Perhaps you know your ‘Square Numbers’ really well too!! Eg 2 x 2, 3 x 3, 4 x 4 etc

You might know some of these too, but it shows that there really aren’t a lot to learn.

Now we can focus on learning the more troublesome ones, and you might find that the list isn’t as large as first thought!

The important thing that I must stress is that we must understand the ‘turnaround process’, that 5 x 3 gives the same answer as 3 x 5.

When you say this problem, say it both ways so that the children see it as the same.

Make an array (rows and columns) that has 5 rows of 3. Now turn it around and highlight 3 rows of 5. The quantity remains the same!!

Now that we have identified what we need to learn, how about some strategies for doing this?

Often, we know what we need to learn, but can be unsure as to how to do it.

This could be particularly useful for parents at home with their children over the next few weeks.

Strategies for Learning Multiplication Facts

The usual approach to learning multiplication facts is to learn to chant through the multiplication facts in order.

Children learn the two times ‘table’, the three times ‘table’, then the four times ‘table’, then the fives, etc.

While we do need to memorise the basic multiplication facts, learning them by chanting them or by rote is not always the most helpful approach.

I’m keeping in mind here that many parents and teachers will disagree with this as “That’s the way that I was taught and I know them, so why do we do it this way?” I hear this constantly.

• Many children who have learned their ‘tables’ in this way can have difficulty remembering the facts without chanting through the table. The development of instant recall can be hindered rather than helping it.

• By setting out the multiplication facts in columns and learning each set of tables separately does not develop the commutative property ( eg turnaround facts). This means that many children who do know, 4 x 3 but do not relate it to 3 x 4 have to remember almost twice as many facts as they need to.

• Also, when they cannot recognise patterns like 4 times is double 2 times it increases the memory load for students.

By learning the facts in clusters, rather than all 100 together it can be easier for them to retain them.

Here’s an approach…

Build up the facts to 5 x 5 - rather than chanting through 10 columns.

Start with the twos (doubles), fours (double doubles), fives (because of the easy patterns and the links to our fingers) and then the threes. Put these in a two-way table. Commutativity ( or turnaround facts)reduces the 25 facts to be remembered to only 15, andif we remove the ones, there are only ten to remember.
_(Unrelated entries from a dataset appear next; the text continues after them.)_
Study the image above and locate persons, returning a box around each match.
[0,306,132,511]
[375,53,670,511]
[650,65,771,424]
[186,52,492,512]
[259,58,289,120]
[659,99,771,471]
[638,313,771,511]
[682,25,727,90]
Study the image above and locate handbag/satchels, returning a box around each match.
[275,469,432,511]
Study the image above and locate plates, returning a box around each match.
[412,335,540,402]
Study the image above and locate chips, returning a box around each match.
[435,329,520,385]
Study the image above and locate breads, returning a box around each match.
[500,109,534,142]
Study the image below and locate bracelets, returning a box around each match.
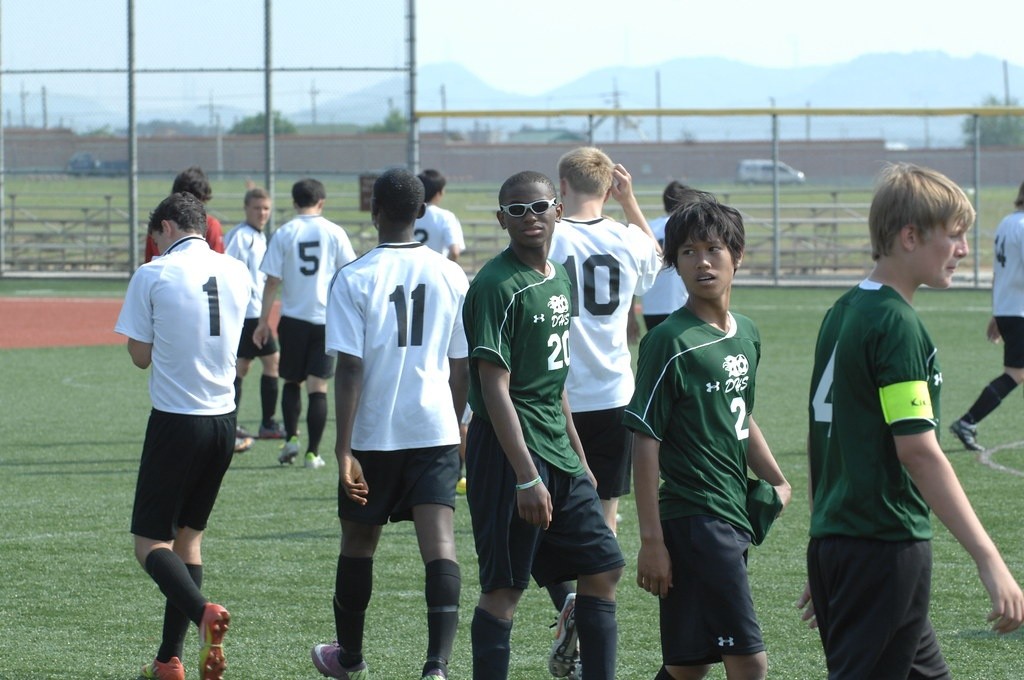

Use the five by five table to show your children that by learning just ten facts they ‘get’ 25!

Practice these facts and build recall with frequent short periods of practice. Rather than working on 100 facts, the memory load is focusing on just 15!!

Often you will find that your children might skip count by 2, 3 or 5 to solve a question, but this still asks them to skip through the column of facts. This reduces their ability to develop instant recall, which hopefully will happen when we focus on a reduced number to start with.

The ones and twos

Focus on their ability to double a number. You will find that children will learn the ‘doubles’ before many other facts.

The tens

From the early years at school, the children become familiar by counting by tens. It’s important to apply the turnaround facts here so that children see that 3 x 10 and 10 x 3 are the same.

The squares

These are the ones that children often learn quickly as they create a strong visual on the chart (the diagonal line) and can also be a fun exploration. They can make a square with tiles for each of these. Because of this we find that they are often retained before others.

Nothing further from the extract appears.